In one case, she spoke by phone to Mr. Menendez for 12 minutes. Within two minutes of hanging up with the senator, she texted Mr. Hana: “He said he’s waiting for an answer. As soon as he gets it he will call me.”
It was unclear on Tuesday what she was waiting to hear from the senator, but she did have something to offer Mr. Hana, who had founded a halal meat certification company in New Jersey that the next year won a lucrative monopoly with the government of Egypt.
“He sent me this information about the American Embassy in Egypt,” she told Mr. Hana.
She included the number of Americans and Egyptian employees at the U.S. Embassy in Cairo.
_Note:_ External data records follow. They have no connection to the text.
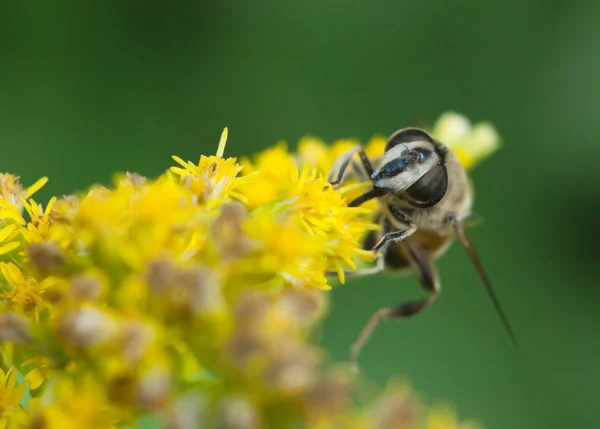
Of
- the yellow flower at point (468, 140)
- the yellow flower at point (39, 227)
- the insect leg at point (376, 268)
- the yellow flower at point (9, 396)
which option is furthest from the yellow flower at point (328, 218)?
the yellow flower at point (468, 140)

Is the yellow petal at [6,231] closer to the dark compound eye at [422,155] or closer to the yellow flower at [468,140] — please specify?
the dark compound eye at [422,155]

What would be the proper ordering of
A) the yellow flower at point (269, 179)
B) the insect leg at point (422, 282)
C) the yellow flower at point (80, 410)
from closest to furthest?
the yellow flower at point (80, 410), the yellow flower at point (269, 179), the insect leg at point (422, 282)

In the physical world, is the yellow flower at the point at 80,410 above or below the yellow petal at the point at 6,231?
below

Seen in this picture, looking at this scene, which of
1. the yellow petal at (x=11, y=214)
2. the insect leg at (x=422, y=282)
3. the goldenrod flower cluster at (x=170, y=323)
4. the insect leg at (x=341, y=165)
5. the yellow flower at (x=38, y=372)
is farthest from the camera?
the insect leg at (x=422, y=282)

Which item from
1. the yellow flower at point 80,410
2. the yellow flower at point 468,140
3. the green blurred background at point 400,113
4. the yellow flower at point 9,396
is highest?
the green blurred background at point 400,113

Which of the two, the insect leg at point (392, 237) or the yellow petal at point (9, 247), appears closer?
the yellow petal at point (9, 247)

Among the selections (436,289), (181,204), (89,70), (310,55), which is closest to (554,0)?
(310,55)

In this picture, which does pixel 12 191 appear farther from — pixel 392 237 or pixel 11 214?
pixel 392 237

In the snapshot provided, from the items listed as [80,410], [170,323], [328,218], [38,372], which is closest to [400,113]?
[328,218]
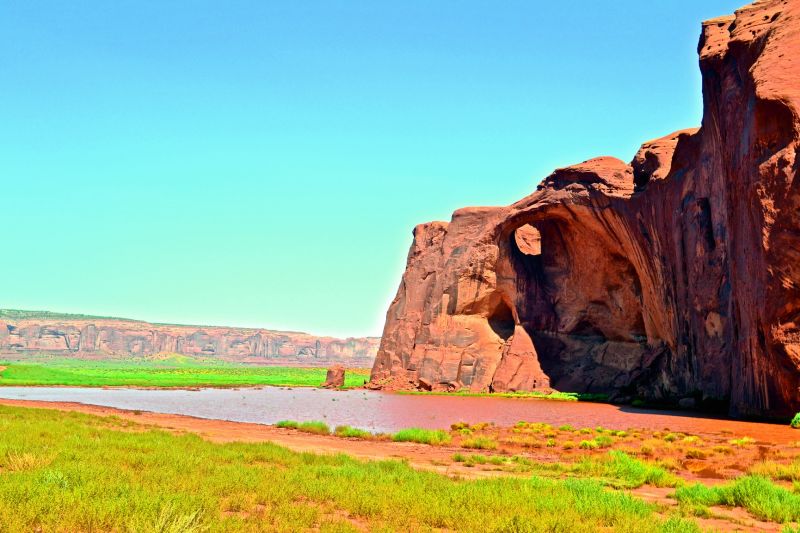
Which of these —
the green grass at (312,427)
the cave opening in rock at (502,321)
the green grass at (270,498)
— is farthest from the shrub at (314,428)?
the cave opening in rock at (502,321)

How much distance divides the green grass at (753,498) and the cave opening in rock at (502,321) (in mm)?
53853

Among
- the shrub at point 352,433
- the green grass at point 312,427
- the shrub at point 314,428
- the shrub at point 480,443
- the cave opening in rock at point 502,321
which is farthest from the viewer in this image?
the cave opening in rock at point 502,321

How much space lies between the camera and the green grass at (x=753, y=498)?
1085 centimetres

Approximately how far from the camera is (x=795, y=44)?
1177 inches

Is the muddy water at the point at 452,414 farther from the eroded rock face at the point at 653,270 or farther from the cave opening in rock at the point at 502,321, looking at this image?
the cave opening in rock at the point at 502,321

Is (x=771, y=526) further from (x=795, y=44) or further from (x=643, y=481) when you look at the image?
(x=795, y=44)

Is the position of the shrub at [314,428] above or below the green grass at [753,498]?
below

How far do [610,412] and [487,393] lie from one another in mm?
19426

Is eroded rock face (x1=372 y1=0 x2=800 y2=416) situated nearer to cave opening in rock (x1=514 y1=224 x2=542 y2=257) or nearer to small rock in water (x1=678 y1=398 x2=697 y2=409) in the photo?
cave opening in rock (x1=514 y1=224 x2=542 y2=257)

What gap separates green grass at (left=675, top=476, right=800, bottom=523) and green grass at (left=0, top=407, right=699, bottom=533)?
59.3 inches

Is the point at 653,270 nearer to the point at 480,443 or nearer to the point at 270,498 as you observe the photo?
the point at 480,443

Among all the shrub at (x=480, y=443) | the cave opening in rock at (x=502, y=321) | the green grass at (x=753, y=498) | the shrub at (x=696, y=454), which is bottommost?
the shrub at (x=480, y=443)

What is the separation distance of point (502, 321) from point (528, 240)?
10797 mm

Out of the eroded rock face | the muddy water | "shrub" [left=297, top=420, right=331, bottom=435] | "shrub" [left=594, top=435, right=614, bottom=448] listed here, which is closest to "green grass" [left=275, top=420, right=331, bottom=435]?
"shrub" [left=297, top=420, right=331, bottom=435]
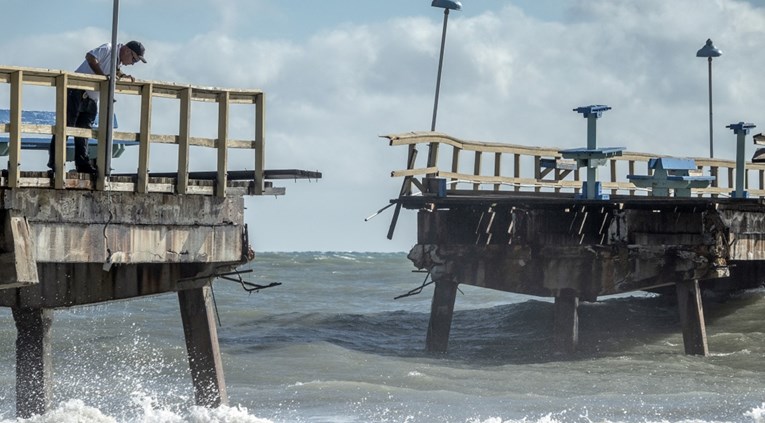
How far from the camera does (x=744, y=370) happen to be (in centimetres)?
2402

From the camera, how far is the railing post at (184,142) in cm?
1444

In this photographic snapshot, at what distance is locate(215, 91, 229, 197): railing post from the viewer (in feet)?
48.6

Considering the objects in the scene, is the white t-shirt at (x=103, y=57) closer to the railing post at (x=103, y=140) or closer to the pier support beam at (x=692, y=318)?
the railing post at (x=103, y=140)

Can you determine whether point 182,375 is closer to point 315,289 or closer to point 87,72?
point 87,72

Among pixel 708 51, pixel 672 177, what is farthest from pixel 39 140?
pixel 708 51

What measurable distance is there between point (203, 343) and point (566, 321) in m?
10.6

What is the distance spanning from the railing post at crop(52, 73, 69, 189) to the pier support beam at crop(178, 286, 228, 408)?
2770mm

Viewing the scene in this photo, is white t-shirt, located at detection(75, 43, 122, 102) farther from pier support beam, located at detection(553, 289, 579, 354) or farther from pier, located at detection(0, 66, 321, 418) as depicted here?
pier support beam, located at detection(553, 289, 579, 354)

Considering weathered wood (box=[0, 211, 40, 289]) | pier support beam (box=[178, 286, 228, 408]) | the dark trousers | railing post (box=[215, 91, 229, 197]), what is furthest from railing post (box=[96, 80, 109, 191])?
pier support beam (box=[178, 286, 228, 408])

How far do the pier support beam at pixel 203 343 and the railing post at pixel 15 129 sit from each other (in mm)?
3185

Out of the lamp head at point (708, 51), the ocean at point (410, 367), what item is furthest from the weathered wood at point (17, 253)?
the lamp head at point (708, 51)

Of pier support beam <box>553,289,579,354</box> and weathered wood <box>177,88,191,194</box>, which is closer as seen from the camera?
weathered wood <box>177,88,191,194</box>

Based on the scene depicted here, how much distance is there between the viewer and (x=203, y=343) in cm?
1578

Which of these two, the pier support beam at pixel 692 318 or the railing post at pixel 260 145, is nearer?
the railing post at pixel 260 145
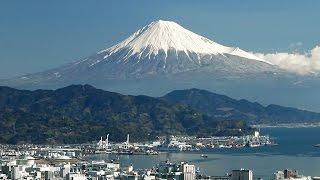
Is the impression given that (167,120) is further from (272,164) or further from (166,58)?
(272,164)

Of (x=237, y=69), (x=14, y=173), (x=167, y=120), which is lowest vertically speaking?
(x=14, y=173)

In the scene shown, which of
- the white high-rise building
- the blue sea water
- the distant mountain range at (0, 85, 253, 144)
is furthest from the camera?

Prosecutors, in the indictment, noted that the information was not classified but was “deemed highly sensitive.” During the first week of the trial, however, Mr. Menendez’s lawyers showed jurors that the data was contained in government audits that were publicly available.
Prosecutors showed on Tuesday that Mr. Menendez had asked a Senate Foreign Relations Committee staff member to dig up the data, according to emails presented in court.
“Any idea how many Americans posted to the embassy?” the staff member asked a colleague. “Don’t ask why I’m asking.”
The colleague responded, “I would have to ask and then someone is going to ask why.”
The staff member’s reply was succinct: “Menendez is asking.”